--- Start of DATA SUPPLIED ---
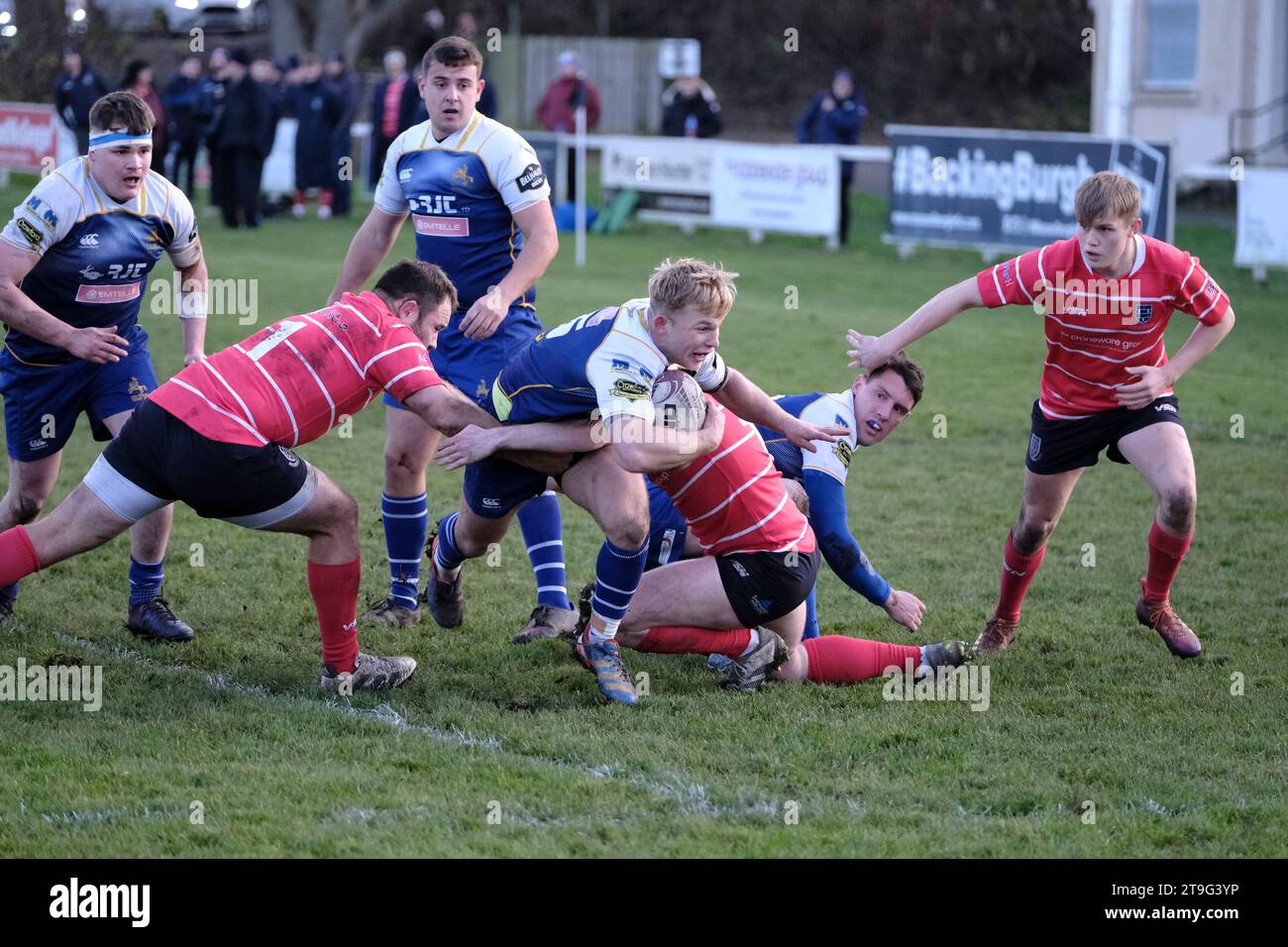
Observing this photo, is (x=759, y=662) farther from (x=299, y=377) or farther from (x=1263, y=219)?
(x=1263, y=219)

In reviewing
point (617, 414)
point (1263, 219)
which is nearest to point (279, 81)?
point (1263, 219)

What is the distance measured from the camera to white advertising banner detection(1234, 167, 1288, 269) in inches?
629

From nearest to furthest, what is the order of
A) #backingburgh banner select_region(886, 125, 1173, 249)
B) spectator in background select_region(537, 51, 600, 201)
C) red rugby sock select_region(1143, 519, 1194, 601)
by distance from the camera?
red rugby sock select_region(1143, 519, 1194, 601), #backingburgh banner select_region(886, 125, 1173, 249), spectator in background select_region(537, 51, 600, 201)

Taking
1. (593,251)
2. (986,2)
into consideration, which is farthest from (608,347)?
(986,2)

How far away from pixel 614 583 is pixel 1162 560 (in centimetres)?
215

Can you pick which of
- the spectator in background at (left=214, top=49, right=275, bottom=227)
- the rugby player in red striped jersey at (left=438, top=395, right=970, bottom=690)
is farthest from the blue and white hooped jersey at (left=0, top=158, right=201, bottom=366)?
the spectator in background at (left=214, top=49, right=275, bottom=227)

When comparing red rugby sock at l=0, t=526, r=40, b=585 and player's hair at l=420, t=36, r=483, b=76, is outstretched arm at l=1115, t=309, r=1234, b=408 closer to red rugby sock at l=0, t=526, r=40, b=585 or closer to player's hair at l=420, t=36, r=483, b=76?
player's hair at l=420, t=36, r=483, b=76

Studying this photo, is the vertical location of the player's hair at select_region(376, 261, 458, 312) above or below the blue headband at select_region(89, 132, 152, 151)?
below

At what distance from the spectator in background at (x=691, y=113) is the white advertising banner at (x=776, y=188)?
2.68 metres

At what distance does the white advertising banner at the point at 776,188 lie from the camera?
19.6 m

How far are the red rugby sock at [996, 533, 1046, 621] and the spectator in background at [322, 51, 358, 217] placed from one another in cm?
1779

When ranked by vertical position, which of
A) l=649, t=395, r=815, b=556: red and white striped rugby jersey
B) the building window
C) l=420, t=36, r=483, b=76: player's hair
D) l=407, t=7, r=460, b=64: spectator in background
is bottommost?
l=649, t=395, r=815, b=556: red and white striped rugby jersey

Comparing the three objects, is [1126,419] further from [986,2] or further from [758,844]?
[986,2]

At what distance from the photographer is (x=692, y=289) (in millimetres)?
5027
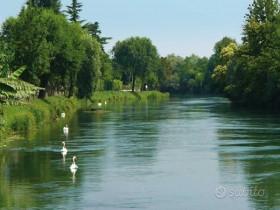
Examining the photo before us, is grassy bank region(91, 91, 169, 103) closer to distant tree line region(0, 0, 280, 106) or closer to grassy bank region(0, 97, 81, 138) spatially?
distant tree line region(0, 0, 280, 106)

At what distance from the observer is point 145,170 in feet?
128

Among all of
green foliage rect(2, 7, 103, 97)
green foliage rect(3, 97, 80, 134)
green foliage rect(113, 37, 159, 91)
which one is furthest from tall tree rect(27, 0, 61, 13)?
green foliage rect(113, 37, 159, 91)

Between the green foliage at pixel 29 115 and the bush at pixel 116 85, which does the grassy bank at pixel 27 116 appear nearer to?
the green foliage at pixel 29 115

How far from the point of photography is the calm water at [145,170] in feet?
100

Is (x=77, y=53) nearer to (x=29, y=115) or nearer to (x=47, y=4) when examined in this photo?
(x=47, y=4)

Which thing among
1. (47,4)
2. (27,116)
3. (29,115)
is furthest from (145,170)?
(47,4)

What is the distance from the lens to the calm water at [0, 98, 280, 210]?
30516mm

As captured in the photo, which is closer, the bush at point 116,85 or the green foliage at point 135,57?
the bush at point 116,85

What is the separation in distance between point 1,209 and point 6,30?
65901mm

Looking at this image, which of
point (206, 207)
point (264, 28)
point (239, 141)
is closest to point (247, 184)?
point (206, 207)

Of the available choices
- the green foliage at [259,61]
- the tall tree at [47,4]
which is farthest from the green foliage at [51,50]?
the green foliage at [259,61]

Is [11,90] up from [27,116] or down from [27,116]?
up

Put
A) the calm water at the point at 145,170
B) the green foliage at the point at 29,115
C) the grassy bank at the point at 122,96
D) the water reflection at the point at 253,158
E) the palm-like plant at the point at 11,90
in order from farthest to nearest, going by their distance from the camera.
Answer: the grassy bank at the point at 122,96 → the green foliage at the point at 29,115 → the palm-like plant at the point at 11,90 → the water reflection at the point at 253,158 → the calm water at the point at 145,170

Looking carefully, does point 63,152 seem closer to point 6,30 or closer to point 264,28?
point 6,30
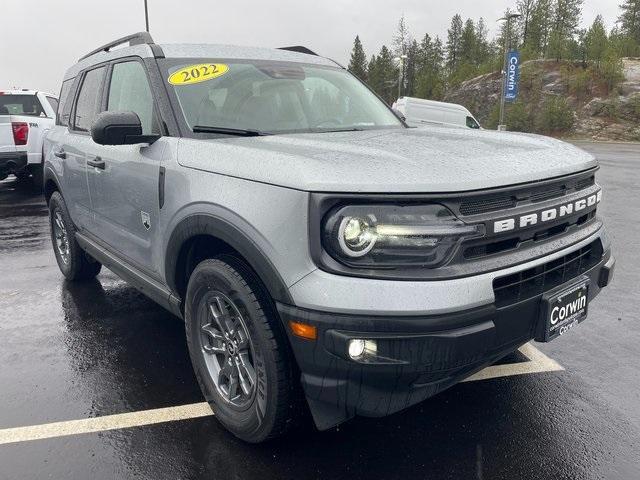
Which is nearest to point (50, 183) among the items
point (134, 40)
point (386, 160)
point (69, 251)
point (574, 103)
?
point (69, 251)

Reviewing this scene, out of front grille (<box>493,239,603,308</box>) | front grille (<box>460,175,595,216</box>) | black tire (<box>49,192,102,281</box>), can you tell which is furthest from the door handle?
front grille (<box>493,239,603,308</box>)

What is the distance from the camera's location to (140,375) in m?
3.30

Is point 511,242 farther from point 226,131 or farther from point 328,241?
point 226,131

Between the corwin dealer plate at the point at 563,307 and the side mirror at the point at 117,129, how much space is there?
7.04ft

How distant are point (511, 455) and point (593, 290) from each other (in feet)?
2.91

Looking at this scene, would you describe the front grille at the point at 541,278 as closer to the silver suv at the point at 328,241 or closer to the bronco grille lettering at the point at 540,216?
the silver suv at the point at 328,241

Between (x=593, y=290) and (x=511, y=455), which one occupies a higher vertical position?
(x=593, y=290)

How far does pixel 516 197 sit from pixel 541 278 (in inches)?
14.4

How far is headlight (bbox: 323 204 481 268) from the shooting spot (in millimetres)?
1981

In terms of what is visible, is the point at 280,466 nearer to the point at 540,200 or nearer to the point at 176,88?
the point at 540,200

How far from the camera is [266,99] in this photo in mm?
3279

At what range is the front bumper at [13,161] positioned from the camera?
35.7ft

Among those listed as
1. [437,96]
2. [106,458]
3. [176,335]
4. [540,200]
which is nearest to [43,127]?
[176,335]

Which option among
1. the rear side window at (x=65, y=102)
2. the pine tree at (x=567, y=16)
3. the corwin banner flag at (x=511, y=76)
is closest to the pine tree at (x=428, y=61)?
the pine tree at (x=567, y=16)
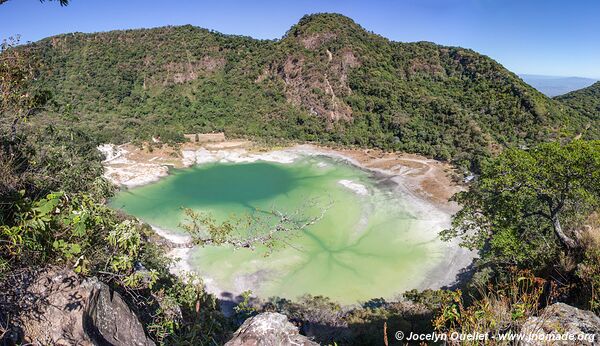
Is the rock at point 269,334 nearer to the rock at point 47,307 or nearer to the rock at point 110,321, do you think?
the rock at point 110,321

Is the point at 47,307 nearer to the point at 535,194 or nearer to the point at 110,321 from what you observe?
the point at 110,321

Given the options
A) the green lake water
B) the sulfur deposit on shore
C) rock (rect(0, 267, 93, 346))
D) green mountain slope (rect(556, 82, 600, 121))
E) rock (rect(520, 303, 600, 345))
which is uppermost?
green mountain slope (rect(556, 82, 600, 121))

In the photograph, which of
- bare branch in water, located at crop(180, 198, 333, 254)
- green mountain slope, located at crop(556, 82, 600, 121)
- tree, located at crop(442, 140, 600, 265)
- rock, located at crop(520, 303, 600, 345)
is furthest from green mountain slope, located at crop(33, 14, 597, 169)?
rock, located at crop(520, 303, 600, 345)

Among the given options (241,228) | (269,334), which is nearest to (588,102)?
(241,228)

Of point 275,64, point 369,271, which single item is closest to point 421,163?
point 369,271

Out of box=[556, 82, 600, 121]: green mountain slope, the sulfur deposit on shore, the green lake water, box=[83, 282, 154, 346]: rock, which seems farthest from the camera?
box=[556, 82, 600, 121]: green mountain slope

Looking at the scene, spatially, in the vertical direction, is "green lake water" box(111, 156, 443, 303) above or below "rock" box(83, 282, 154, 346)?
below

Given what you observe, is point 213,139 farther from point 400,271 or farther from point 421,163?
point 400,271

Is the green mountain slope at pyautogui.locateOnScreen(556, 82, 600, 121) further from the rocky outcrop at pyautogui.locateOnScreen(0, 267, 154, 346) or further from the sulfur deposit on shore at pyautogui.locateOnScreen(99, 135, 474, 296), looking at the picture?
the rocky outcrop at pyautogui.locateOnScreen(0, 267, 154, 346)
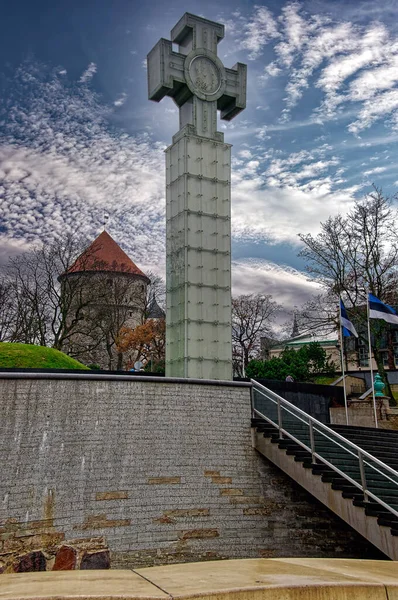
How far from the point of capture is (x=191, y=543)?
1153cm

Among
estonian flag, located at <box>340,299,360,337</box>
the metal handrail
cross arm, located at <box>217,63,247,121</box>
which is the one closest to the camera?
the metal handrail

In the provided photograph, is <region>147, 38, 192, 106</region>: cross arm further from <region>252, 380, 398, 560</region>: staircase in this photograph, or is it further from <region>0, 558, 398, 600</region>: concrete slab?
<region>0, 558, 398, 600</region>: concrete slab

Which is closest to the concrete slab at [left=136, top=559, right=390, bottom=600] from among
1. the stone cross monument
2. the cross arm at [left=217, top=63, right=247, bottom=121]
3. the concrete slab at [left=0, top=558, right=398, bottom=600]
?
the concrete slab at [left=0, top=558, right=398, bottom=600]

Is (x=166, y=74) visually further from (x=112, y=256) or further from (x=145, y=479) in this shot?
(x=112, y=256)

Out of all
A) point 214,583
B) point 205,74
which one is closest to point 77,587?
point 214,583

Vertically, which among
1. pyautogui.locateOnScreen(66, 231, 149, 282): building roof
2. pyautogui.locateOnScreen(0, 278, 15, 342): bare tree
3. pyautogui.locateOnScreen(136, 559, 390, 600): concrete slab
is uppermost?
pyautogui.locateOnScreen(66, 231, 149, 282): building roof

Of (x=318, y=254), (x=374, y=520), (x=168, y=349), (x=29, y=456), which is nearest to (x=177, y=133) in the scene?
(x=168, y=349)

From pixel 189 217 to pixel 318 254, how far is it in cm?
1507

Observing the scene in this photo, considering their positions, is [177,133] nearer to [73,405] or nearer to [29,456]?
[73,405]

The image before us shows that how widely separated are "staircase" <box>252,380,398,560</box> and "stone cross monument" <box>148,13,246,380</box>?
99.0 inches

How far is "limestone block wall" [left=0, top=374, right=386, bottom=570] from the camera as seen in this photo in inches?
423

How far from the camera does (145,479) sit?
1157cm

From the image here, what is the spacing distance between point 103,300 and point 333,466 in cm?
2901

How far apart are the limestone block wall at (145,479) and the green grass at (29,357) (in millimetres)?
4453
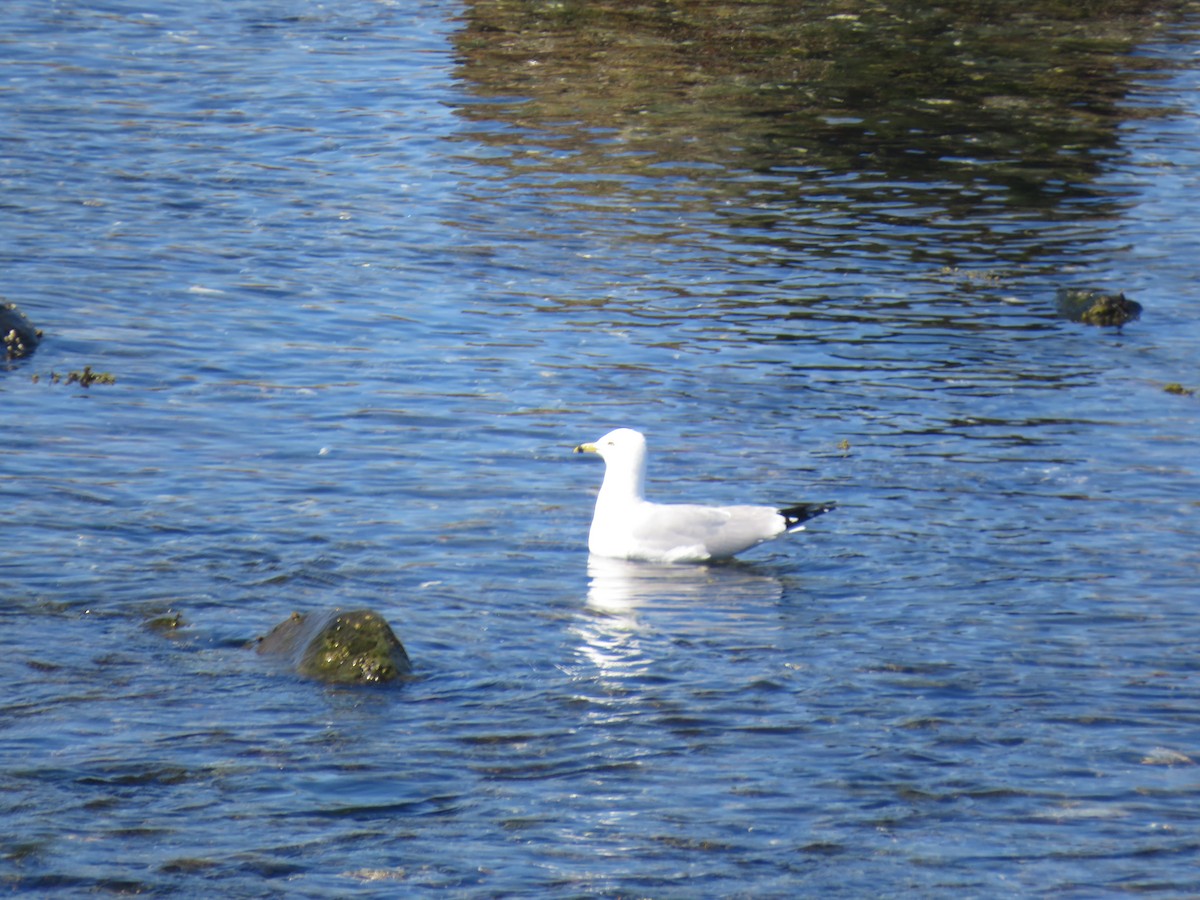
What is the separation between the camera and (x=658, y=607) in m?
10.7

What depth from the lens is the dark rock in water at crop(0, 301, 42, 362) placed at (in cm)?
1509

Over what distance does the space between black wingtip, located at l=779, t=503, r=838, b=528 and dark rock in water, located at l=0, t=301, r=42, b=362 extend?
23.4 ft

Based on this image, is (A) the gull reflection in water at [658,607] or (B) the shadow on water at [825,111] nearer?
(A) the gull reflection in water at [658,607]

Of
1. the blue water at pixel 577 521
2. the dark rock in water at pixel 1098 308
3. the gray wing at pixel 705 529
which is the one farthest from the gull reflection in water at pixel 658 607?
the dark rock in water at pixel 1098 308

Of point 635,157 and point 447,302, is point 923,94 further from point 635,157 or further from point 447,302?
point 447,302

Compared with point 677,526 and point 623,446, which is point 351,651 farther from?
point 623,446

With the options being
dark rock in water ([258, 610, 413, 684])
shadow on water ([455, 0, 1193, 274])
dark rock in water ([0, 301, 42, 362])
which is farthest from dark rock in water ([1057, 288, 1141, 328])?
dark rock in water ([258, 610, 413, 684])

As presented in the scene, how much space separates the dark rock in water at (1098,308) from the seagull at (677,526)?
254 inches

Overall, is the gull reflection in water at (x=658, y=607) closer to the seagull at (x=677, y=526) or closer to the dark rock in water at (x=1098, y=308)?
the seagull at (x=677, y=526)

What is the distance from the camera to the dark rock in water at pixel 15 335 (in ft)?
49.5

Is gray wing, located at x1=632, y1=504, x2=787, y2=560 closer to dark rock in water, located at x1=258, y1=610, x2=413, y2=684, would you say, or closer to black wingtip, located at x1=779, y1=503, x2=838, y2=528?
black wingtip, located at x1=779, y1=503, x2=838, y2=528

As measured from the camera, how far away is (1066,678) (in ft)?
31.2

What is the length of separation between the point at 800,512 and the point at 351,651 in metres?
3.46

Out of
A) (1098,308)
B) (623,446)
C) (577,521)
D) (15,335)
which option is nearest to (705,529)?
(623,446)
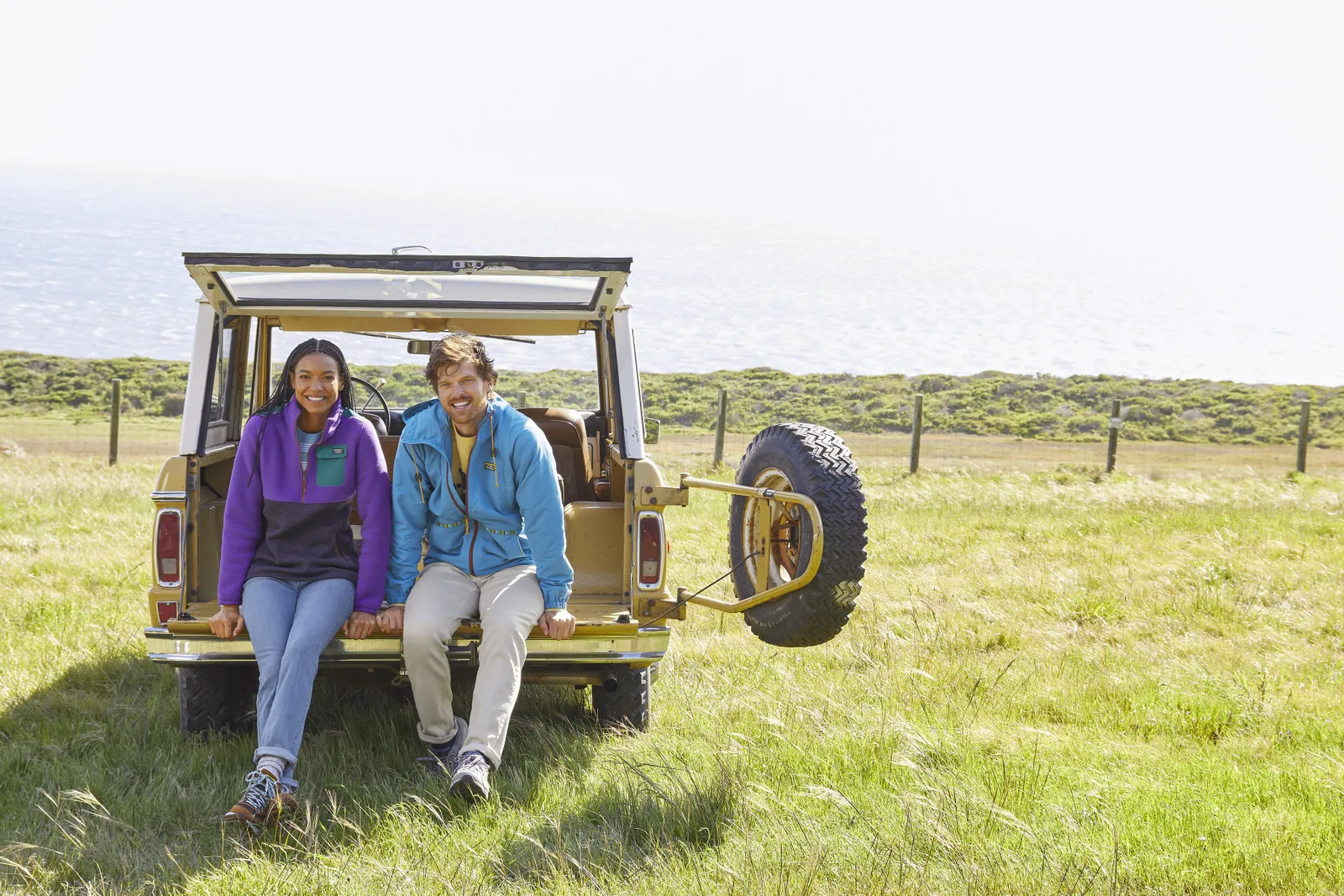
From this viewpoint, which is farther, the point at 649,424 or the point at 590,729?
the point at 649,424

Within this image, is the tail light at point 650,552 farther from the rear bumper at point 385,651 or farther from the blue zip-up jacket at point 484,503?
the blue zip-up jacket at point 484,503

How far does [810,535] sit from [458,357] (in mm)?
1503

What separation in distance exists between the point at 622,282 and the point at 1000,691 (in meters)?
2.54

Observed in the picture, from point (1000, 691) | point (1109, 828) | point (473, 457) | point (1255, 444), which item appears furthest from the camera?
point (1255, 444)

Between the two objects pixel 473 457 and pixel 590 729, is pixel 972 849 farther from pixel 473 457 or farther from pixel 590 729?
pixel 473 457

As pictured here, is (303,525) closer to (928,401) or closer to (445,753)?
(445,753)

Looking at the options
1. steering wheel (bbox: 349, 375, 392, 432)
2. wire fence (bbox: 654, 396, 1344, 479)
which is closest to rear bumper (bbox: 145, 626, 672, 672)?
steering wheel (bbox: 349, 375, 392, 432)

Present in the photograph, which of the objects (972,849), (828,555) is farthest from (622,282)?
(972,849)

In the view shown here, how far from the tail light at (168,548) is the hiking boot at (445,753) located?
1132mm

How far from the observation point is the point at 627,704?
185 inches

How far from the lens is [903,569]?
8422 millimetres

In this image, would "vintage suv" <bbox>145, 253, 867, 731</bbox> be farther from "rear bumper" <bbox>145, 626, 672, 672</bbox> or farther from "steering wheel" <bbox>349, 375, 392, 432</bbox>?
"steering wheel" <bbox>349, 375, 392, 432</bbox>

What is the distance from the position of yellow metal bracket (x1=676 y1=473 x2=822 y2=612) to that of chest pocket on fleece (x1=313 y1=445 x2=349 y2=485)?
4.21ft

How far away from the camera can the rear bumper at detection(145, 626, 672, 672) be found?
4117 millimetres
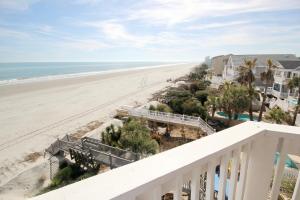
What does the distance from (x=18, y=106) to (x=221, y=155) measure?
30244mm

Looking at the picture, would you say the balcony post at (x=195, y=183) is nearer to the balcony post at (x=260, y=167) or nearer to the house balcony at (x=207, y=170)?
the house balcony at (x=207, y=170)

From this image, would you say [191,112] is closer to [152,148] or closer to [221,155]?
[152,148]

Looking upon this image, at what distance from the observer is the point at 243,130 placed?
1.61 m

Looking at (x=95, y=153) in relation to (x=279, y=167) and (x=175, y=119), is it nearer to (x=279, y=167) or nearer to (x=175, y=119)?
(x=175, y=119)

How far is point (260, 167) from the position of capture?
5.75 ft

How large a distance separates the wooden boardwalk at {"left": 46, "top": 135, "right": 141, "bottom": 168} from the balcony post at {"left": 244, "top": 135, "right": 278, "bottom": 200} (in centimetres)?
864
--- End of DATA SUPPLIED ---
### WORK TO DO
Which lines of the records above contain the word "silver"? List each of them in full.

### WRITTEN REPLY
Looking at this scene, would you describe the front grille at the point at 541,278 as closer to the silver suv at the point at 328,241 or closer to the bronco grille lettering at the point at 540,216?
the silver suv at the point at 328,241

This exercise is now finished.